What you have to do – Copy, exactly as written, the lines that begin at the one containing "Gerookt worst en vlees Stock Foto" and end at the one containing "Casa familiar posmoderna en Japón 1977". Skip any pictures in the data below.

Recorded data –
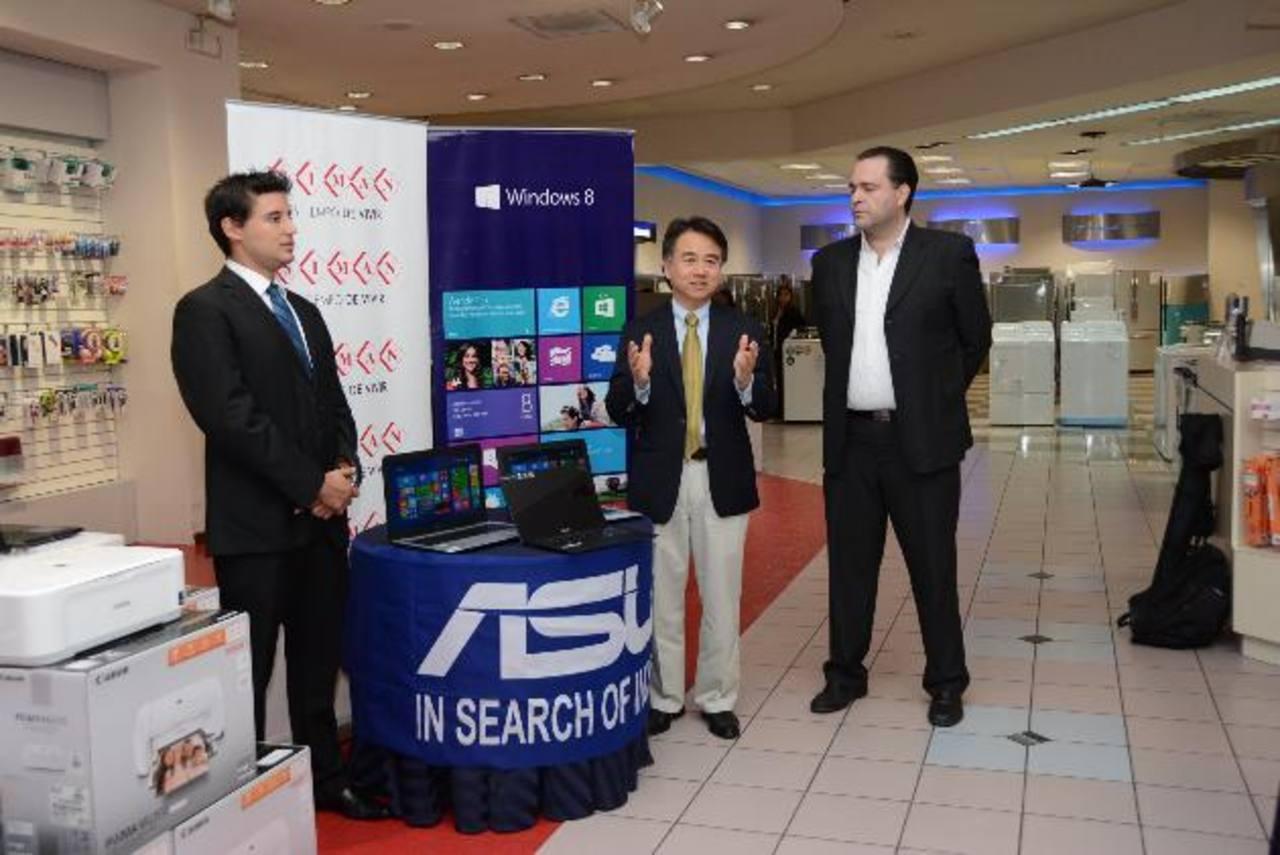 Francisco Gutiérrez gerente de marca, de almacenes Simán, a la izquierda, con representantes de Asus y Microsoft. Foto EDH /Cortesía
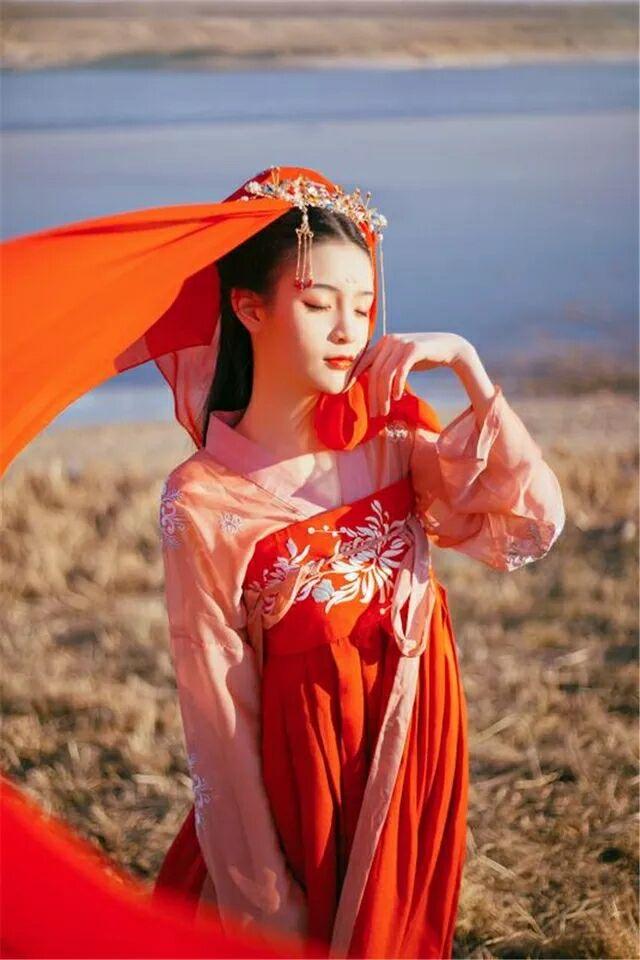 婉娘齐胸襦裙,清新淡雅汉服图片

==

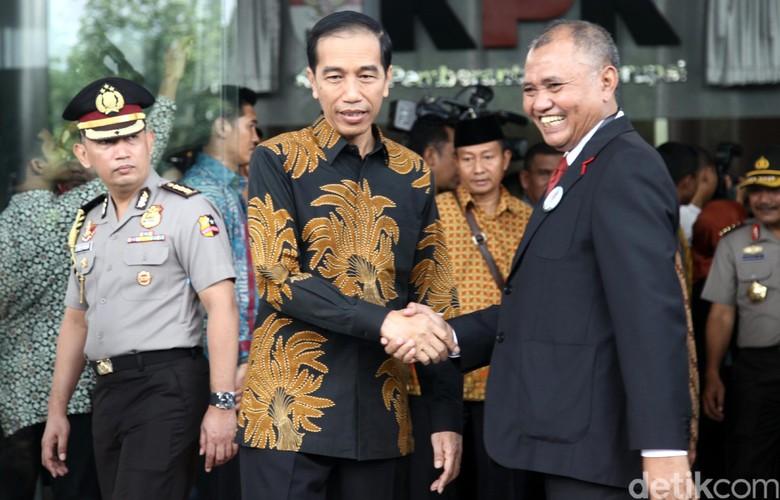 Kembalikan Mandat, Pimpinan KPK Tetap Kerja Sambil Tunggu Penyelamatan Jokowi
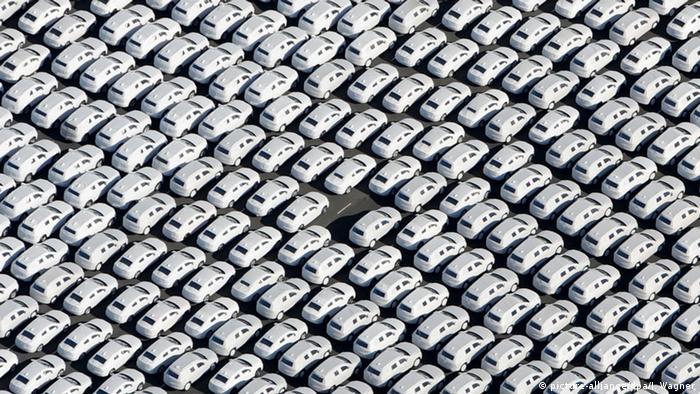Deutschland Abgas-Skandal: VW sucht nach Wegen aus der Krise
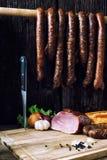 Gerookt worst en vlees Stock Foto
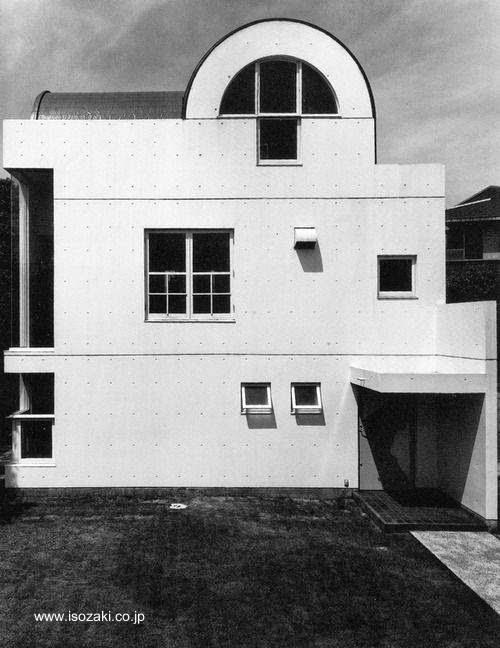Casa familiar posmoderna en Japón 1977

Response to the exercise –
 Gerookt worst en vlees Stock Foto
Casa familiar posmoderna en Japón 1977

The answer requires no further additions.